◆ SELECTED TEXT ◆

Shares in the Queensland-based group plunged 13.8% at one point to Aus$1.34 in Sydney, an 18-month low, before clawing back some ground to end at Aus$1.44, a drop of 7.4%.

 

The tumble followed the release by the group, better known as AACo, of results for the April-to-September period showing a loss of Aus$37.7m, compared with earnings of Aus$47.9m a year before.

 

The results, which follow the surprise departure in August of Jason Strong as chief executive, reflect “the work still being done” to develop the company from a cattle producer to a supplier of branded beef, said Donald McGauchie, the AACo chairman.

 

Price, volume declines

 

The weaker result was down in part a one-time dent from a Aus$52.6m downgrade to the valuation of the group’s herd, to reflect a drop of 22% over the half year in cattle values, as measured by Australia’s benchmark eastern young cattle indicator.

 

However, even excluding this hit, earnings before interest, tax, depreciation and amortisation (ebitda) rose by a modest 2.2% to Aus$16.1m, against a backdrop of a 7.9% drop in sales to Aus$197.2m in sales.

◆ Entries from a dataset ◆
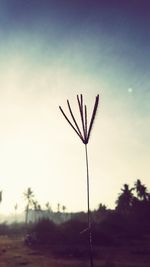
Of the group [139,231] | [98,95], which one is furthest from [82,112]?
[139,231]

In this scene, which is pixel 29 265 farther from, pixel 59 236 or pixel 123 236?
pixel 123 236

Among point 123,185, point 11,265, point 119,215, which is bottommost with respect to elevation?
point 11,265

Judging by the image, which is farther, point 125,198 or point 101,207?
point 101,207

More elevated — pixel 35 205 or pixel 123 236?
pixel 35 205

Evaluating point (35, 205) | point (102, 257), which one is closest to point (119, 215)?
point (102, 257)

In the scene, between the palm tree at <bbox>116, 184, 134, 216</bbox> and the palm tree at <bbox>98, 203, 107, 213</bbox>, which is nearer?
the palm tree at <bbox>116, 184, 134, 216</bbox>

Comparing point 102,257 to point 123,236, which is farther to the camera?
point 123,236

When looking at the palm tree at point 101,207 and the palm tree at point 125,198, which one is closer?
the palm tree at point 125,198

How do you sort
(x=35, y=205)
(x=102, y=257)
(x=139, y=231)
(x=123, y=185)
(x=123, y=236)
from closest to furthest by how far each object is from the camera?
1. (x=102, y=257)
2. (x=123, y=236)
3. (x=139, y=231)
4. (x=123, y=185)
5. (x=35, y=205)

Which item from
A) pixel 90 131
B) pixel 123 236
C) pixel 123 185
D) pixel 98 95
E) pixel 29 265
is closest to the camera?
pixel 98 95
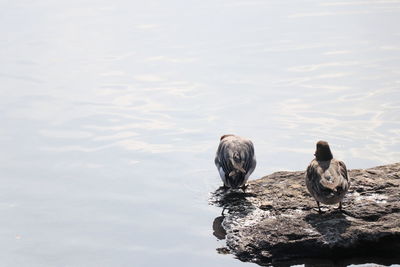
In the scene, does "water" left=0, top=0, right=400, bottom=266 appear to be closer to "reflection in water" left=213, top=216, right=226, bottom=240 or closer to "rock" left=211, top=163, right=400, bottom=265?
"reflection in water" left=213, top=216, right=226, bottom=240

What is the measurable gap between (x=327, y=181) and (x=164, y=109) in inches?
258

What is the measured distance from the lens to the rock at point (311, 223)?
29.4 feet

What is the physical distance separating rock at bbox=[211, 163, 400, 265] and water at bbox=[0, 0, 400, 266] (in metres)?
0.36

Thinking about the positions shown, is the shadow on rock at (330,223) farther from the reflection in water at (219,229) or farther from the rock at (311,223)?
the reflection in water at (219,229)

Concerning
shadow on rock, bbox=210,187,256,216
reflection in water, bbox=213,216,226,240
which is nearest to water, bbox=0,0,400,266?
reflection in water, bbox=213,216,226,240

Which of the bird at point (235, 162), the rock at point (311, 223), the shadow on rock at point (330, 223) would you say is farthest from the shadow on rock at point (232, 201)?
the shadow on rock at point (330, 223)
...
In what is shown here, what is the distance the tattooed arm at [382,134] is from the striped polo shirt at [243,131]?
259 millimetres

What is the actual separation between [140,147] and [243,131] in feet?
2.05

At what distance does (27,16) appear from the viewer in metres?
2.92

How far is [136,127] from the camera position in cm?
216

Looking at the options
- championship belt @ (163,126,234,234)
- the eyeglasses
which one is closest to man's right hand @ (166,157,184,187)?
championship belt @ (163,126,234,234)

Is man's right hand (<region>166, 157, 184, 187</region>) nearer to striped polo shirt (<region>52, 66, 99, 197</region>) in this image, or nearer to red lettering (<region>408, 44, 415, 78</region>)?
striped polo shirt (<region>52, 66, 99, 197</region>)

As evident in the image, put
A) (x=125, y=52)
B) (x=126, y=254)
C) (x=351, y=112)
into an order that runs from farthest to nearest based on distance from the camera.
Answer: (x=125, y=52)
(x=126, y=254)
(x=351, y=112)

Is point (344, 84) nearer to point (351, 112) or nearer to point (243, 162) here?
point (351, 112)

◆ REQUEST 1 ◆
According to the AACo text, why did the group cut the valuation of its herd by Aus$52.6m? Answer in one to three sentences.
◆ REQUEST 2 ◆
Identify every line of the records that contains the string "shown", treating uppercase and lowercase letters as different.

◆ FINISHED ANSWER 1 ◆
The downgrade reflected a 22% drop in cattle values over the half year. That drop was measured by Australia's benchmark eastern young cattle indicator.

◆ FINISHED ANSWER 2 ◆
Thinking about the positions shown, is the shadow on rock at (330,223) farther from the reflection in water at (219,229) or farther from the rock at (311,223)?
In what is shown here, what is the distance the tattooed arm at [382,134] is from the striped polo shirt at [243,131]?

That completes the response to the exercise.